Data provided:
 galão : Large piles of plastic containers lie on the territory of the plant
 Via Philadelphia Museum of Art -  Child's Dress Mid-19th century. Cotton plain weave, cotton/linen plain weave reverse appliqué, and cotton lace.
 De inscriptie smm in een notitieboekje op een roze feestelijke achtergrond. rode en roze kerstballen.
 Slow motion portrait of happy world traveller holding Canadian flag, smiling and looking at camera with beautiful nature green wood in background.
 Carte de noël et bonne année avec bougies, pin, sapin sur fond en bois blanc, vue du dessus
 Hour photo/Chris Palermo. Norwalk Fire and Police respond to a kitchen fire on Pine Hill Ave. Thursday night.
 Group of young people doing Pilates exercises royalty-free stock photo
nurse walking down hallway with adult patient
==
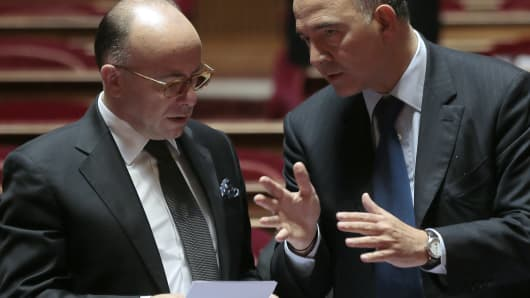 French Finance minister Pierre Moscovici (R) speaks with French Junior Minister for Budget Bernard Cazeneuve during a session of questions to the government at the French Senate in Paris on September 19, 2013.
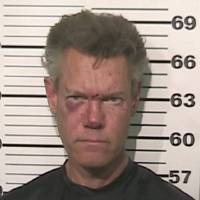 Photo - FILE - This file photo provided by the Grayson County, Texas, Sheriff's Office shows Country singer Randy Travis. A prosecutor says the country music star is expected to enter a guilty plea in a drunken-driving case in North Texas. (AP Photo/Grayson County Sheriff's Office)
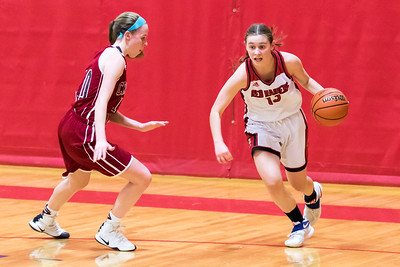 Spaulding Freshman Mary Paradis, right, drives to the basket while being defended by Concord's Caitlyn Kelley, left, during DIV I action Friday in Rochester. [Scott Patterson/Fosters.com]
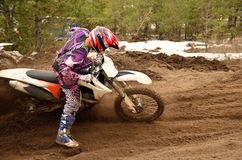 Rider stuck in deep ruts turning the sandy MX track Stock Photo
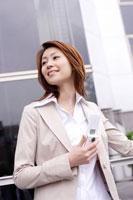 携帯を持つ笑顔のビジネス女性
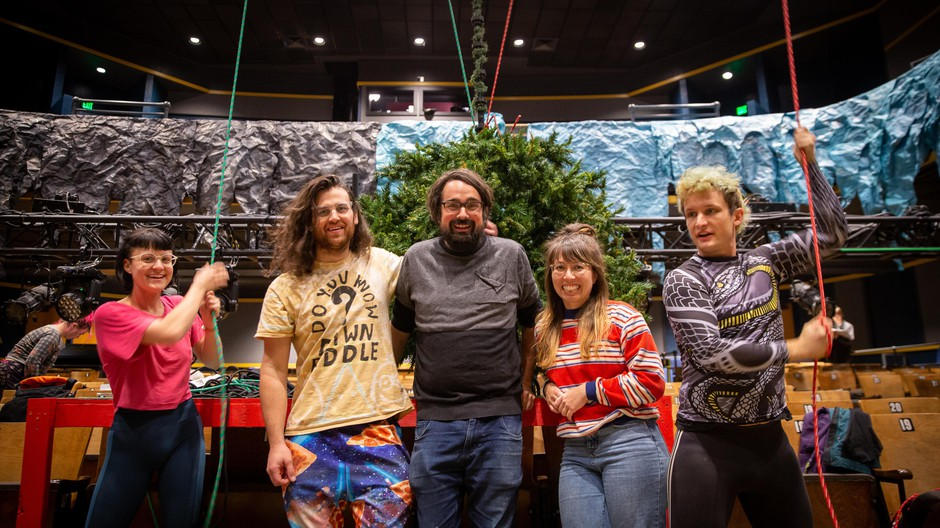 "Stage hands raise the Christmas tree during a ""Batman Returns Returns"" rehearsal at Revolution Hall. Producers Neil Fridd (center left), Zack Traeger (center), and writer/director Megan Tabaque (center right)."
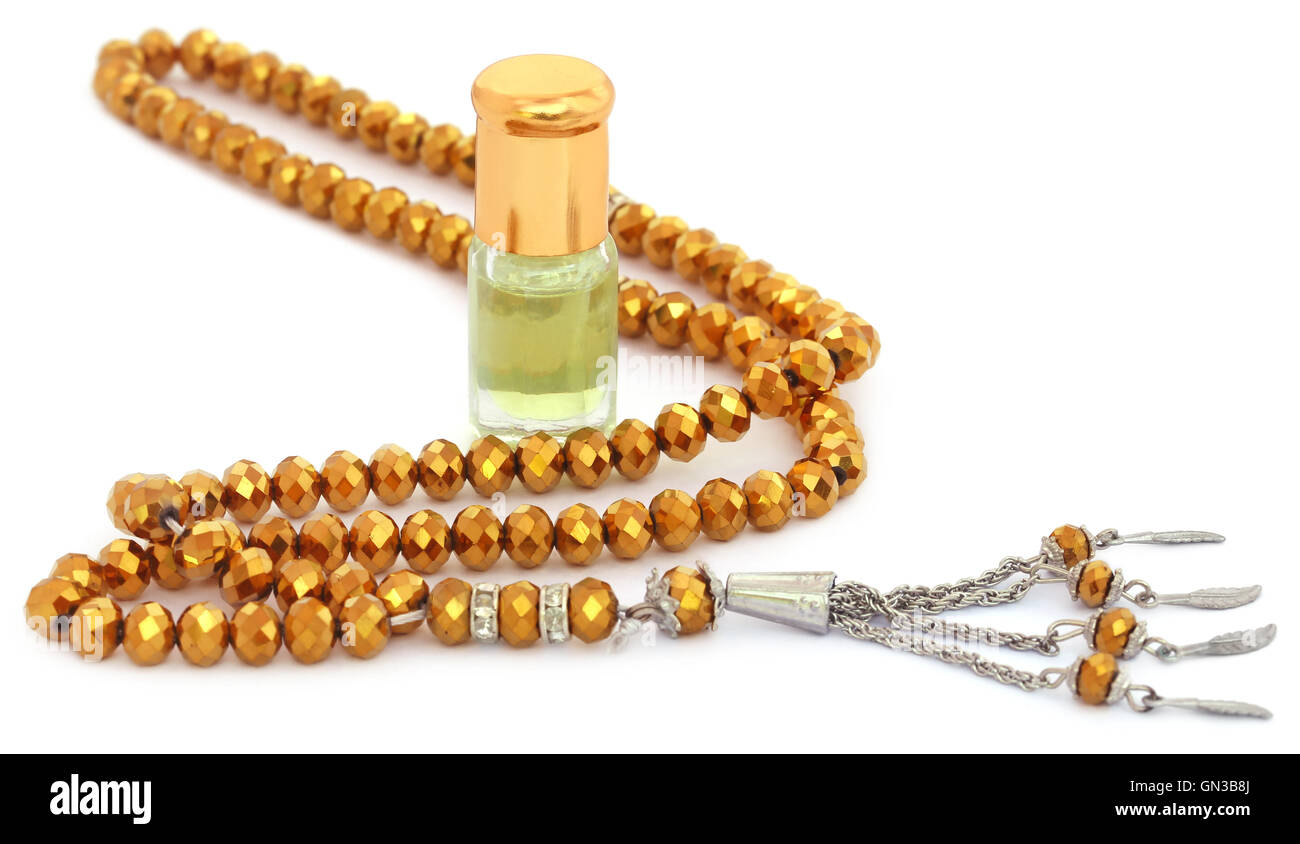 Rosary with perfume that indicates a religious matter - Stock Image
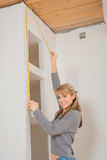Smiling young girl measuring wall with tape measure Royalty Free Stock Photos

Work instructions:
Could you write out, exactly as they stand, only the lines above that begin at the line with "Slow motion portrait" and stop after the line with "Group of young"?

Task response:
 Slow motion portrait of happy world traveller holding Canadian flag, smiling and looking at camera with beautiful nature green wood in background.
 Carte de noël et bonne année avec bougies, pin, sapin sur fond en bois blanc, vue du dessus
 Hour photo/Chris Palermo. Norwalk Fire and Police respond to a kitchen fire on Pine Hill Ave. Thursday night.
 Group of young people doing Pilates exercises royalty-free stock photo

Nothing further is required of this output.